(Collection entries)

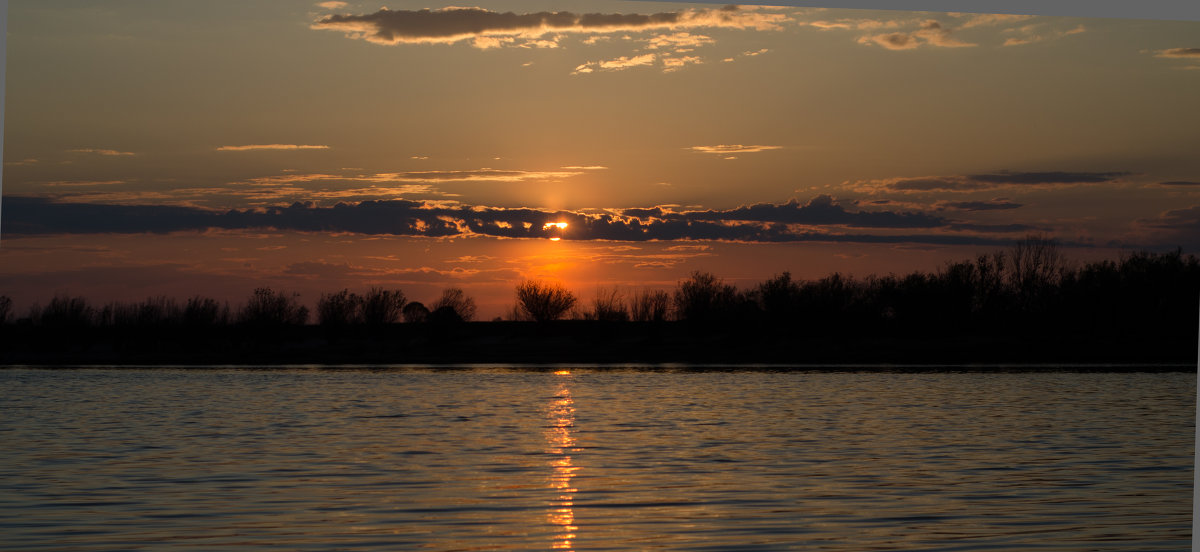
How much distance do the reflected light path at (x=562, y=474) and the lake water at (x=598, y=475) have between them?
0.19 ft

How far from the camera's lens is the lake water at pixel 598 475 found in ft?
38.3

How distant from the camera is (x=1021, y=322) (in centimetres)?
7825

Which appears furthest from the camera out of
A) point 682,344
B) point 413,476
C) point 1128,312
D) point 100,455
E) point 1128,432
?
point 682,344

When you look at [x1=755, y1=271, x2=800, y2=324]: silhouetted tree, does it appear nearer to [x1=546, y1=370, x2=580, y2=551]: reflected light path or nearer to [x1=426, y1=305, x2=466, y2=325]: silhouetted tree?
[x1=426, y1=305, x2=466, y2=325]: silhouetted tree

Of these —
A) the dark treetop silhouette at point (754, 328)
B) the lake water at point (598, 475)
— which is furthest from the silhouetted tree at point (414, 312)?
the lake water at point (598, 475)

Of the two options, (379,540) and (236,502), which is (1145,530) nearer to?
(379,540)

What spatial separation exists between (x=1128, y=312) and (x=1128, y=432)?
5888 centimetres

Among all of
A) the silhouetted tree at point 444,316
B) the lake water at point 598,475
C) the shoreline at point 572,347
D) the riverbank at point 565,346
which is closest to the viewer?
the lake water at point 598,475

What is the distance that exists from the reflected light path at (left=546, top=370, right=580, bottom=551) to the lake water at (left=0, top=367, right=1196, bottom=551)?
2.2 inches

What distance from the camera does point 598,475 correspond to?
52.1 feet

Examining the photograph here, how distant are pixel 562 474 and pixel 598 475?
0.48 meters

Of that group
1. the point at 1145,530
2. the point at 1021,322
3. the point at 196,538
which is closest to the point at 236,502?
the point at 196,538

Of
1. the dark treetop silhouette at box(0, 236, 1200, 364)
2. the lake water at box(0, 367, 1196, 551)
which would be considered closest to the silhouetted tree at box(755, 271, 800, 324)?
the dark treetop silhouette at box(0, 236, 1200, 364)

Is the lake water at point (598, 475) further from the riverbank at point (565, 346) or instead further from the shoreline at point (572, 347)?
the riverbank at point (565, 346)
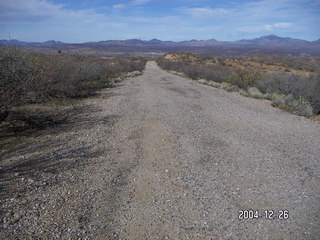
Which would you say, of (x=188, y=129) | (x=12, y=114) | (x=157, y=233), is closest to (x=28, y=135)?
(x=12, y=114)

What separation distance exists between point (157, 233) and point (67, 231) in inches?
47.6

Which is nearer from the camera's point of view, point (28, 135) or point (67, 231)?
point (67, 231)

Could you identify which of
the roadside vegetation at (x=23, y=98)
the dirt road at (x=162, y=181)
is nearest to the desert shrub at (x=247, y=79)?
the dirt road at (x=162, y=181)

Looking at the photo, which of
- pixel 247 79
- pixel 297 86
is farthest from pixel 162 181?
pixel 247 79

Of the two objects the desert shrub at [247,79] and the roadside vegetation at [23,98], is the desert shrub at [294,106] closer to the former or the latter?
the desert shrub at [247,79]

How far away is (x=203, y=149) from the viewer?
6.88m

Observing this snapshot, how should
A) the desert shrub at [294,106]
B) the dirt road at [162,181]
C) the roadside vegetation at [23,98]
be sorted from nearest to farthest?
1. the dirt road at [162,181]
2. the roadside vegetation at [23,98]
3. the desert shrub at [294,106]

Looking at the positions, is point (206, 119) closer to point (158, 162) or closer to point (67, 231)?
point (158, 162)

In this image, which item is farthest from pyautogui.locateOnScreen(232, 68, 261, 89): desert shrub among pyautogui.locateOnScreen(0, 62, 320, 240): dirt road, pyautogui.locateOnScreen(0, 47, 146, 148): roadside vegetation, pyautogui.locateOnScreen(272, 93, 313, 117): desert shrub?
pyautogui.locateOnScreen(0, 47, 146, 148): roadside vegetation

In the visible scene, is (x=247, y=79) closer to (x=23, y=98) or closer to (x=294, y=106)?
(x=294, y=106)

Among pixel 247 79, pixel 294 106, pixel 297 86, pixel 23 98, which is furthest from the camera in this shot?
pixel 247 79

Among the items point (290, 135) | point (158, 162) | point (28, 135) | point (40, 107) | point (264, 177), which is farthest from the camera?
point (40, 107)

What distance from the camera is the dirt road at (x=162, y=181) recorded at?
3803 millimetres

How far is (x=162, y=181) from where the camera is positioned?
5156 mm
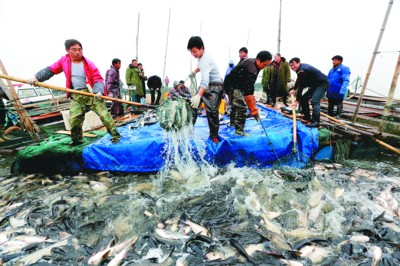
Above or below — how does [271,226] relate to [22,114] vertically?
below

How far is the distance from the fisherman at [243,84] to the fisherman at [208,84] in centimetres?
44

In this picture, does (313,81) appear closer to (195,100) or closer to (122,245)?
(195,100)

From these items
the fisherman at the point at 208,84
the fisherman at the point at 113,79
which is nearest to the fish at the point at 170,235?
the fisherman at the point at 208,84

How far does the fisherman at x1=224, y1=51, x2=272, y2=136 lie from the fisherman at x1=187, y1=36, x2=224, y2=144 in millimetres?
444

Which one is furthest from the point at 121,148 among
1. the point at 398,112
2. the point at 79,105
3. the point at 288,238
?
the point at 398,112

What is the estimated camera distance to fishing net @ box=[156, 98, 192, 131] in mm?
4559

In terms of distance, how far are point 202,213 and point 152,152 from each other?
1857mm

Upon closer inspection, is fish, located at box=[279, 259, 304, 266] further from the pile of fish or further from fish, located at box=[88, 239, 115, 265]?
fish, located at box=[88, 239, 115, 265]

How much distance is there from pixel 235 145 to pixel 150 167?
6.53 feet

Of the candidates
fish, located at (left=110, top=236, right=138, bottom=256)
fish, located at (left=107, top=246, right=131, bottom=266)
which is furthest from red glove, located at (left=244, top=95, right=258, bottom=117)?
fish, located at (left=107, top=246, right=131, bottom=266)

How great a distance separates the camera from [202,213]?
368 centimetres

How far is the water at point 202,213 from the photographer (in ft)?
9.38

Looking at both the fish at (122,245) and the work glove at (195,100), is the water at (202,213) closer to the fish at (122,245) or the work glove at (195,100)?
the fish at (122,245)

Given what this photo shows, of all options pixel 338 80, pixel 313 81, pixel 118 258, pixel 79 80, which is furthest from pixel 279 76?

▶ WORK TO COMPLETE:
From the records given above, reproduce all text exactly and exclude each picture.

▶ RESPONSE BELOW:
How much distance do the reflected light path at (x=562, y=474) and the lake water at (x=598, y=475) have between them?
0.19 ft

How far from the camera's lens is the lake water at pixel 598 475 found in ft?
38.3

How distant from the camera is (x=1021, y=322) (in centimetres)?
7825

Which appears furthest from the camera out of
A) point 682,344
B) point 413,476
C) point 1128,312
D) point 100,455
E) point 1128,432
?
point 682,344

When you look at [x1=755, y1=271, x2=800, y2=324]: silhouetted tree, does it appear nearer to [x1=546, y1=370, x2=580, y2=551]: reflected light path or nearer to [x1=426, y1=305, x2=466, y2=325]: silhouetted tree?
[x1=426, y1=305, x2=466, y2=325]: silhouetted tree

Of these —
A) the dark treetop silhouette at point (754, 328)
B) the lake water at point (598, 475)
— which is furthest from the silhouetted tree at point (414, 312)?
the lake water at point (598, 475)

Of the two options, (379,540) and (236,502), which is (1145,530) nearer to?
(379,540)

What spatial separation exists between (x=1128, y=312) and (x=1128, y=432)?
5888 centimetres

Among all of
A) the silhouetted tree at point 444,316
B) the lake water at point 598,475
C) the shoreline at point 572,347
D) the riverbank at point 565,346
which is closest to the viewer?
the lake water at point 598,475

What is the distance that exists from the reflected light path at (left=546, top=370, right=580, bottom=551) to the lake water at (left=0, top=367, right=1196, bottom=551)?
2.2 inches

What distance from the camera does point 598,475 correspond to?
52.1 feet

Examining the photograph here, how distant are pixel 562 474 and pixel 598 475?
0.48 meters

Of that group
1. the point at 1145,530
2. the point at 1021,322
3. the point at 196,538
which is closest to the point at 236,502?
the point at 196,538

Of
1. the dark treetop silhouette at box(0, 236, 1200, 364)
2. the lake water at box(0, 367, 1196, 551)
which would be considered closest to the silhouetted tree at box(755, 271, 800, 324)?
the dark treetop silhouette at box(0, 236, 1200, 364)

Is the lake water at point (598, 475) further from the riverbank at point (565, 346) or instead further from the shoreline at point (572, 347)?
the riverbank at point (565, 346)
Which would you say, of (x=188, y=129) | (x=12, y=114) | (x=157, y=233), is closest to (x=28, y=135)?
(x=12, y=114)

What separation distance exists between point (157, 233) and point (67, 231) in inches?
47.6

Which is nearer from the camera's point of view, point (28, 135) or point (67, 231)?
point (67, 231)

Could you identify which of
the roadside vegetation at (x=23, y=98)
the dirt road at (x=162, y=181)
is nearest to the desert shrub at (x=247, y=79)?
the dirt road at (x=162, y=181)

Looking at the photo, which of
- pixel 247 79
- pixel 297 86
is farthest from pixel 162 181?
pixel 247 79

Of the two objects the desert shrub at [247,79] and the roadside vegetation at [23,98], is the desert shrub at [294,106] closer to the former or the latter?
the desert shrub at [247,79]

How far away is (x=203, y=149) from the viewer?
6.88m

Observing this snapshot, how should
A) the desert shrub at [294,106]
B) the dirt road at [162,181]
C) the roadside vegetation at [23,98]
be sorted from nearest to farthest?
1. the dirt road at [162,181]
2. the roadside vegetation at [23,98]
3. the desert shrub at [294,106]

Looking at the positions, is point (206, 119) closer to point (158, 162) or closer to point (67, 231)?
point (158, 162)

In this image, which item is farthest from pyautogui.locateOnScreen(232, 68, 261, 89): desert shrub among pyautogui.locateOnScreen(0, 62, 320, 240): dirt road, pyautogui.locateOnScreen(0, 47, 146, 148): roadside vegetation, pyautogui.locateOnScreen(272, 93, 313, 117): desert shrub?
pyautogui.locateOnScreen(0, 47, 146, 148): roadside vegetation

In the visible scene, is (x=247, y=79) closer to (x=23, y=98) or closer to (x=294, y=106)?
(x=294, y=106)

Among pixel 247 79, pixel 294 106, pixel 297 86, pixel 23 98, which is furthest from the camera in this shot?
pixel 247 79

Among the items point (290, 135) | point (158, 162) | point (28, 135) | point (40, 107) | point (264, 177), which is farthest from the camera?
point (40, 107)

What distance from the camera is the dirt road at (x=162, y=181) recorded at?
3803 millimetres

How far is (x=162, y=181) from where the camera is positioned?
5156 mm
Above or below — how does [271,226] relate to [22,114] vertically?
below

How far is the distance from the fisherman at [243,84] to the fisherman at [208,84] in centimetres?
44

In this picture, does (313,81) appear closer to (195,100) or closer to (122,245)?
(195,100)

From these items
the fisherman at the point at 208,84
the fisherman at the point at 113,79
which is nearest to the fish at the point at 170,235?
the fisherman at the point at 208,84

How far does the fisherman at x1=224, y1=51, x2=272, y2=136 lie from the fisherman at x1=187, y1=36, x2=224, y2=144 in millimetres?
444

Which one is furthest from the point at 121,148 among
1. the point at 398,112
2. the point at 79,105
3. the point at 288,238
?
the point at 398,112

What is the estimated camera distance to fishing net @ box=[156, 98, 192, 131] in mm?
4559

In terms of distance, how far are point 202,213 and point 152,152 from each other?
1857mm

Upon closer inspection, is fish, located at box=[279, 259, 304, 266] further from the pile of fish or further from fish, located at box=[88, 239, 115, 265]?
fish, located at box=[88, 239, 115, 265]

How much distance is there from pixel 235 145 to pixel 150 167?
6.53 feet

Of the candidates
fish, located at (left=110, top=236, right=138, bottom=256)
fish, located at (left=107, top=246, right=131, bottom=266)
which is furthest from red glove, located at (left=244, top=95, right=258, bottom=117)?
fish, located at (left=107, top=246, right=131, bottom=266)

How great a distance separates the camera from [202,213]?
368 centimetres

How far is the water at point 202,213 from the photographer (in ft)?
9.38

Looking at both the fish at (122,245) and the work glove at (195,100), is the water at (202,213) closer to the fish at (122,245) or the work glove at (195,100)?
the fish at (122,245)

Given what this photo shows, of all options pixel 338 80, pixel 313 81, pixel 118 258, pixel 79 80, which is furthest from pixel 279 76?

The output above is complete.